Configure Personalizer learning loop
Important
Starting on the 20th of September, 2023 you won’t be able to create new Personalizer resources. The Personalizer service is being retired on the 1st of October, 2026.
Service configuration includes how the service treats rewards, how often the service explores, how often the model is retrained, and how much data is stored.
Configure the learning loop on the Configuration page, in the Azure portal for that Personalizer resource.
Planning configuration changes
Because some configuration changes reset your model, you should plan your configuration changes.
If you plan to use Apprentice mode, make sure to review your Personalizer configuration before switching to Apprentice mode.
Settings that include resetting the model
The following actions trigger a retraining of the model using data available upto the last 2 days.
- Reward
- Exploration
To clear all your data, use the Model and learning settings page.
Configure rewards for the feedback loop
Configure the service for your learning loop's use of rewards.

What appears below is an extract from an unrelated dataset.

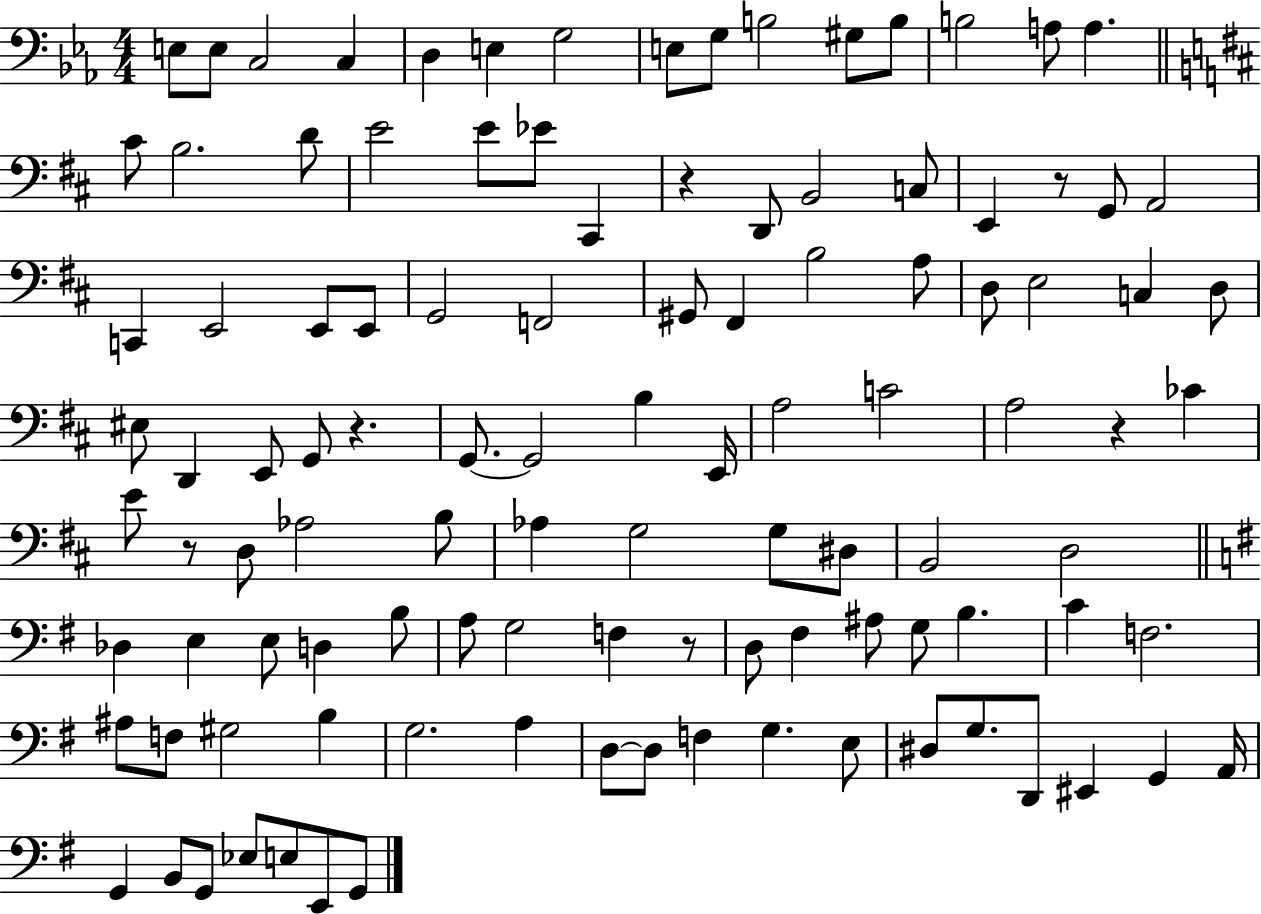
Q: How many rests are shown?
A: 6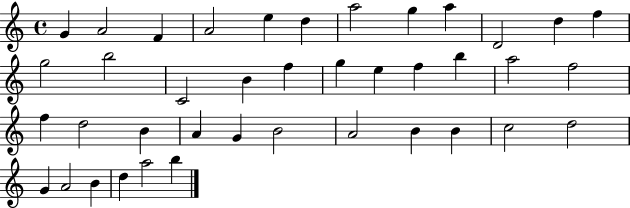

Changes to the following values will reset the current Personalizer model and retrain it with the last 2 days of data.
Value | Purpose |
---|---|
Reward wait time | Sets the length of time during which Personalizer will collect reward values for a Rank call, starting from the moment the Rank call happens. This value is set by asking: "How long should Personalizer wait for rewards calls?" Any reward arriving after this window will be logged but not used for learning. |
Default reward | If no reward call is received by Personalizer during the Reward Wait Time window associated to a Rank call, Personalizer will assign the Default Reward. By default, and in most scenarios, the Default Reward is zero (0). |
Reward aggregation | If multiple rewards are received for the same Rank API call, this aggregation method is used: sum or earliest. Earliest picks the earliest score received and discards the rest. This is useful if you want a unique reward among possibly duplicate calls. |
After changing these values, make sure to select Save.
Configure exploration to allow the learning loop to adapt
Personalization is able to discover new patterns and adapt to user behavior changes over time by exploring alternatives instead of using the trained model's prediction. The Exploration value determines what percentage of Rank calls are answered with exploration.
Changes to this value will reset the current Personalizer model and retrain it with the last 2 days of data.
After changing this value, make sure to select Save.
Configure model update frequency for model training
The Model update frequency sets how often the model is trained.
Frequency setting | Purpose |
---|---|
1 minute | One-minute update frequencies are useful when debugging an application's code using Personalizer, doing demos, or interactively testing machine learning aspects. |
15 minutes | High model update frequencies are useful for situations where you want to closely track changes in user behaviors. Examples include sites that run on live news, viral content, or live product bidding. You could use a 15-minute frequency in these scenarios. |
1 hour | For most use cases, a lower update frequency is effective. |
After changing this value, make sure to select Save.
Data retention
Data retention period sets how many days Personalizer keeps data logs. Past data logs are required to perform offline evaluations, which are used to measure the effectiveness of Personalizer and optimize Learning Policy.
After changing this value, make sure to select Save.